Seu pai devia ser uma figura incrível mesmo, e você parece que fez bom uso de todas as suas heranças.
Você já pensou em escrever a biografia de seu pai. A vida dele contada dessa forma deve dar um belo livro.
UM BAÚ DE LEMBRANÇAS .
Abrir um baú de lembranças, reencontrar memórias de minha vida e tira-las de um invólucro de papel de seda, foi essa a tarefa que voce Joaquim me proporcionou ao fazer-me tambem recordar de minha herança lendo esse texto..Sou privilegiada tenho tres heranças :Não sou a de meu pai que ainda vive e continua me proprocionando ensinamentos de vida ,mas também a de dois grandes homens que ñao mais estão presentes fisicamente em minha vida , mas me deixaram um legado de honra, de luta ,de sentido de valorização de família, de alegria ,generosidade para com as pessoas. ,meus avôs: Sr Pedro Mariano lá da Fazenda capoeiras em Monteiro pb e sr, José Maria de Recife .

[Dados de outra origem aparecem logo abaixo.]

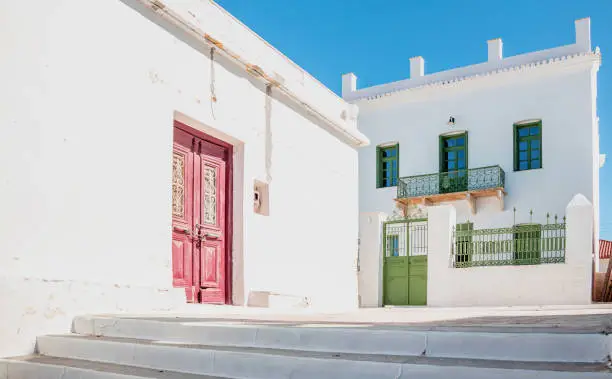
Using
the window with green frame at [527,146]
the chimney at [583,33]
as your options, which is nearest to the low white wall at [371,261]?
the window with green frame at [527,146]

Amigo, conseguiste desembrulhar com ternura e carinho,memórias, como se o hiato espaço/tempo nunca tivesse existido e o dia de hoje fosse apenas o dia seguinte àquele onde a deixamos guardada, muitos anos atrás. SAUDADES MUITAS dessas minhas GRANDES pessoinhas…Ao falar do teu pai , parecia que falavas dos meus….senso de carinho pela família que tambem como voce tenho preservado.
Te apropriaste das experiências e situações desse universo que nem todas as pessoas sabem manifestar com sensibilidade e sutileza ao escrever de forma tão real e sensivel.
Com o que li, reportei-me aos meus ,geneticamente ligada…Homens de minha vida. Meu pai , meus dois avôs.e aos meus filhos . Quando falas das caracteristicas fisicas preservadas ao longo das gereçoes. É pura verdade. Acredite Me vejo no sorriso de meus filhos, nas atitudes deles que herdei dos meus ..nos mesmos.Gostos , jeitos ,trejeitos, gestos, valores, ah tantas coisas.
Maravilhoso texto !. Delicoso de ler.!
Além de me fazer sentir uma saudade boa demais dos meus…
Abraços!
Rose de Carvalho
É Joaquim, esse é o verdadeiro escritor. Aquele que consegue mexer com a imaginação de seus leitores, é o que consegue fazer aflorar as melhores lembranças e os mais altivos sentimentos. Parabéns! Mais um show de literatura.
Parabéns pelo texto, troxe-me boas lembranças do meu pai.
Profetaaa!!! Puxa! Quantas saudades de me deleitar com suas palavras, de te imaginar como você é um “MININO” de família rsrsrs filho devotado e amoroso, e todas as vezes em que minha vida se perde em meio ao cáos e me sinto sufocada, parece que acabo me deleitando com suas palavras e esquecendo de não gostar do mundo ao meu redor ok, continuo achando nesses momentos que em nosso caminho Deus coloca sempre o que é de melhor e de pior, para que saibamos escolher nossas amizades, e moldar nossas vidas em momentos dedicados á escolha e reflexão dos exemplo, agradeço á ELE todos os dias por ter te dado de melhor para iluminar os meus dias com suas sábias e verdadeiras palavras e me fazer enxugar as lágrimas e ouvidar as maldades tão humanas e tão mundanas.Bjo Que Dues continue iluminando cada instante seu caminho assim a sua luz clareia os meus pensamentos.
Lendo seu texto ,percebi que a admiração e o respeito q tenho por vc é hereditario . Porq antes de te conhecer e ter contato c vc
conheci seu pai ,admiravel pessoa,respeitavel de conversa facil e agradavel. Tive o prazer de desfrutar de sua companhia , varios e
varios domingos no bar cadeado,onde ele costumava se refestelar c um suculento sarrabulho, que comia com uma grande satisfação.
E assim, passavamos algumas horas juntos ,onde mais escutava e aprendia……saudades
Joaquim,
Gostaria de comunicar-lhe acerca do lançamento do meu Blog (www.marcelosilvamoreira.com.br). Ficarei honrado com sua visita, críticas e sugestões.
Abraço.
Marcelo Moreira
“Nagiba” você não herdou somente o que facilmente os olhos veem, também qualidades do coracão, Tu compartilhas a alma de teu Pai e a eterniza entre nós!